Tuesday, March 27, 2007

SUPER-IN-REPOSE

“If you could have any Super power, what would it be and why?” My friend asks me this as we’re walking through the aisles at a popular comicbook stop. I contemplate my answer, not because it’s a question so grande in scale that only one answer is the right answer. I contemplate it because I have been asked this same question a million times over and I need a new answer. I never answer the same thing twice.
What is it with our fascination with Superheroes? Why do we yearn for superpowers and the status of Demigods? Is it an innate human trait we all possess? Is it the eternal question, right after who are we and why are we here?
The symbolism of such a dream is everywhere. In hollywood, ordinary people with a talent for lying are risen on pedestals like gods of olympus. On wallstreet, those who can make a good bet are revered like noblemen.
In the literary world, great writers are akin to great philosophers; thinkers beyond the mere mortal. Why? What is the craving for perfection and the eventual adulation? Little boys are expected to worship their fathers who seem beyond reality, until youth gives way to knowledge and knowing and our fathers are reduced to the mere mortals they are.
Our mothers are goddesses, impervious to pain. They never shrink or fade until that oneday we see them broken, in an act of vulnerability we never knew existed.
When this happens; when our heroes are exposed for the simple people they truly are, we feel cheated. Some of us grow with it. Let the reality of it consume us until we too become the people who are not dreams, fading to black.
But the rest of us, we turn a cheek toward the heroes that never fade, never die. They are perfect in every way that matters. They are impervious to bullets. They can touch the sun without getting scorched. In a blink of an eye they can traverse the planet. They don’t pay bills. They don’t have to walk the dog. They have bigger and better things to do.
They are versions of the people we want to be.
They are the outward exstensions of the heroes within us all. In this day and age they reside in the pages of a comic book, but in days of old, they were the stuff of legend. Sometimes it seems that their backstories are so real, maybe they were too.
Did Hercules really exist? How about Poseidon, or Athena...Osiris and Isis? Remember Moses? How about Samson? And then of course, there was Jesus. Depending on your religion or heritage, these people were not characters of some transcontinental word of mouth. They were real?

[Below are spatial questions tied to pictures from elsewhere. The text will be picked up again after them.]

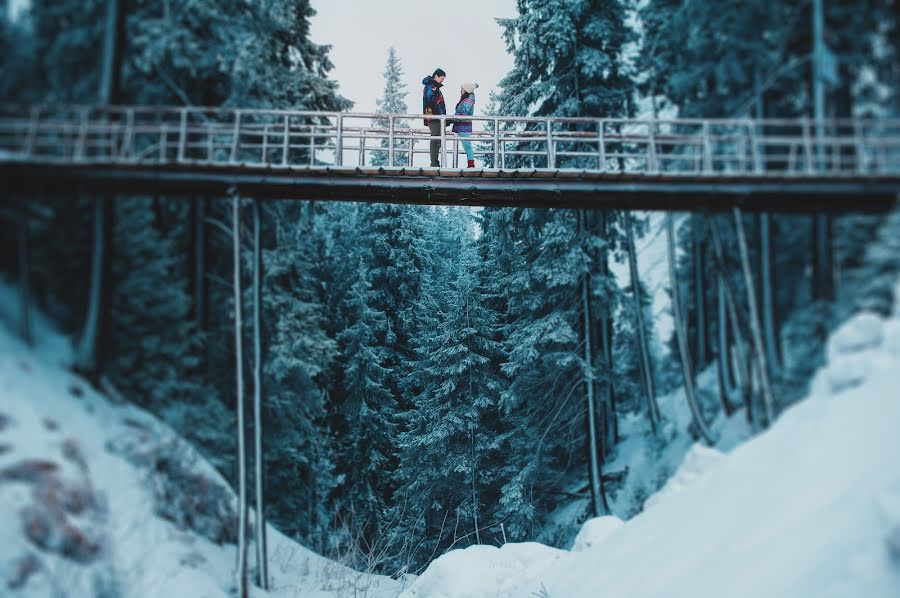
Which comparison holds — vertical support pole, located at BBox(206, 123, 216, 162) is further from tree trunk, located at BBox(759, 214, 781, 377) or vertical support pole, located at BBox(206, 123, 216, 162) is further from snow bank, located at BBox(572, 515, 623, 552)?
snow bank, located at BBox(572, 515, 623, 552)

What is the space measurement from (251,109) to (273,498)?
5.10 m

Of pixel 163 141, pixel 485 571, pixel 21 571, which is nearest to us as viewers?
pixel 21 571

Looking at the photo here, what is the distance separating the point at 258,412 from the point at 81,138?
3645mm

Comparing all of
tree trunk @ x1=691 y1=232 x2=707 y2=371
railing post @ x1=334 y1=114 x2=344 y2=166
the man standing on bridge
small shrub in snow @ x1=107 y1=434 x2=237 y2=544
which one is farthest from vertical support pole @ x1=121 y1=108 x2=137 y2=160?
tree trunk @ x1=691 y1=232 x2=707 y2=371

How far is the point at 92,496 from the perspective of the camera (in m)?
6.35

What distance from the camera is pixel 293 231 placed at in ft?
29.3

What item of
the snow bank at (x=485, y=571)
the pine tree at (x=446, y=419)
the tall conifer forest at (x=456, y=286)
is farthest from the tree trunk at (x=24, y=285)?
the snow bank at (x=485, y=571)

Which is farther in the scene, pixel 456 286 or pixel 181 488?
pixel 456 286

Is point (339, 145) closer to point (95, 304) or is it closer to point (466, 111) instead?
point (466, 111)

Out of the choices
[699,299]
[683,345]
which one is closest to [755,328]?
[699,299]

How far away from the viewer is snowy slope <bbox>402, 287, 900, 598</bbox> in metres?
4.78

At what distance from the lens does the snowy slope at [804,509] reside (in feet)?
15.7

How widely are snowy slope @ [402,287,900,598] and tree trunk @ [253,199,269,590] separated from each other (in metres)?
3.69

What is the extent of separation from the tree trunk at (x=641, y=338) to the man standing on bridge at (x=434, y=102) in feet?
9.97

Superhumans are the stuff of fanboys (and fangirls), hollywood blockbusters and Scifi novels today. But why do we still have a love affair with Superhumans?

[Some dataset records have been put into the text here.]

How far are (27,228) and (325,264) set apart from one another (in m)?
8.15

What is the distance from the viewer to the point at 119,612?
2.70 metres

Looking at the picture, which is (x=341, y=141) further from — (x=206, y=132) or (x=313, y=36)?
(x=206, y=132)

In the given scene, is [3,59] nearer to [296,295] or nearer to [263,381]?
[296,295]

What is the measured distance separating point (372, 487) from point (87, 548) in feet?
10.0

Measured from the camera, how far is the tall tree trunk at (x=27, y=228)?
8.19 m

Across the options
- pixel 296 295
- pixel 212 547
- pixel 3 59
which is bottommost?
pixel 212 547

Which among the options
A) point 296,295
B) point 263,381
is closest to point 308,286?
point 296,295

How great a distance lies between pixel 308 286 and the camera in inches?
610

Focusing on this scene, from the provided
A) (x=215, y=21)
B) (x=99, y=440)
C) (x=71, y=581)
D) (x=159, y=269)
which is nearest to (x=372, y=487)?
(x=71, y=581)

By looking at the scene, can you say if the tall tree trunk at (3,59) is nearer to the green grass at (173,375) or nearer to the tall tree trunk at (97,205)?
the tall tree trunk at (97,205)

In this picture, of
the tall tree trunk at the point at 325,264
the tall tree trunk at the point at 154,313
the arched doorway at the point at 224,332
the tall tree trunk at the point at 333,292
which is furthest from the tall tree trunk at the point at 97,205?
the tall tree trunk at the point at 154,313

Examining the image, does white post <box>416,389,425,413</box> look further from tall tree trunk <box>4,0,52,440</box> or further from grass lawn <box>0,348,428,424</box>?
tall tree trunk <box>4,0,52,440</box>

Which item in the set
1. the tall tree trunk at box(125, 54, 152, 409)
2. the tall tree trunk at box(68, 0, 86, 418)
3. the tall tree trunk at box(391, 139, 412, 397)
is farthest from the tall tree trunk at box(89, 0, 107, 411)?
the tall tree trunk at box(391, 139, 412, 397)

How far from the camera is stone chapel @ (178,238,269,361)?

If they don’t exist; if they are memes of an overactive imagination, then why do we still feel a connection to them? Why do we want to be them? Why do some of us go to bed at night wishing we had the power to save the world? Why bother wasting the prayers when deep down it’s all supposed to be make believe? Maybe there is a very deep reason for superhero worship. What if there was a time when we did have power. The power to do anything but sit at a desk and ruminate?

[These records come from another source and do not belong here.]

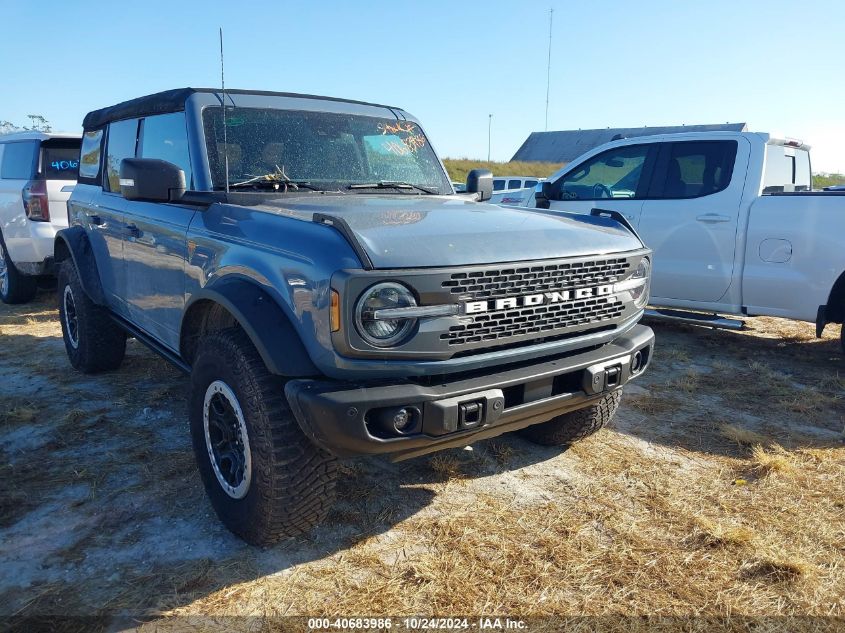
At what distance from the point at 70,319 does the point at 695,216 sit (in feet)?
17.5

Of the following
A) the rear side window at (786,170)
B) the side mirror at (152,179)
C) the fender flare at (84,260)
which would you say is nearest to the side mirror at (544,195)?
the rear side window at (786,170)

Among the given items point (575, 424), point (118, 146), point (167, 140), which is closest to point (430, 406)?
point (575, 424)

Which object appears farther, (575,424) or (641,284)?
(575,424)

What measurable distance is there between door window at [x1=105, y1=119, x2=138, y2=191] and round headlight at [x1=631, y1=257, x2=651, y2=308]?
128 inches

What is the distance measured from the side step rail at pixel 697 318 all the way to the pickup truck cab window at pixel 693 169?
3.46ft

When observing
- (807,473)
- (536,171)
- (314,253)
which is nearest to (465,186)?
(314,253)

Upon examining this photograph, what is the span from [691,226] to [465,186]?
2.55 meters

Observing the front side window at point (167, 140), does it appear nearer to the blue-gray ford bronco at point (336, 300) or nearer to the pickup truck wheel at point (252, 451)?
the blue-gray ford bronco at point (336, 300)

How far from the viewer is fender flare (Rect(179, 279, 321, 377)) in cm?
238

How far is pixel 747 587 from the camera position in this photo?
2553 mm

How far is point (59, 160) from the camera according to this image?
24.4ft

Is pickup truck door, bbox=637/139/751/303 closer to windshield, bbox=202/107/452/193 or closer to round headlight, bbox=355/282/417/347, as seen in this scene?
windshield, bbox=202/107/452/193

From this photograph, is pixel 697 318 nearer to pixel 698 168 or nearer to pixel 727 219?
pixel 727 219

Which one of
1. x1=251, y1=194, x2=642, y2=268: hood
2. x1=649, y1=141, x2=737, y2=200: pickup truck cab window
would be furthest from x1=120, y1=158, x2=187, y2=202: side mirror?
x1=649, y1=141, x2=737, y2=200: pickup truck cab window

Ancient Indian texts speak of men in flying vehicles with the power to raze cities to the ground. In Ancient Egypt, tales of the Eye of Ra, and weapons of Thoth are synonymous with our current tales of flying superhumans. Even farther back, in Celtic lore, old kings were christened on a hill that was the home of a superhuman race?
In Sumeria, a superhuman race started an entire civilization of learned men. Our history is replete with the probability of Superhuman existence.
The stories go on and on, from country to country, people to people and to think I pay two dollars and twenty-five cents to read what my ancestors may have lived through. Too bad none of them are around to brag.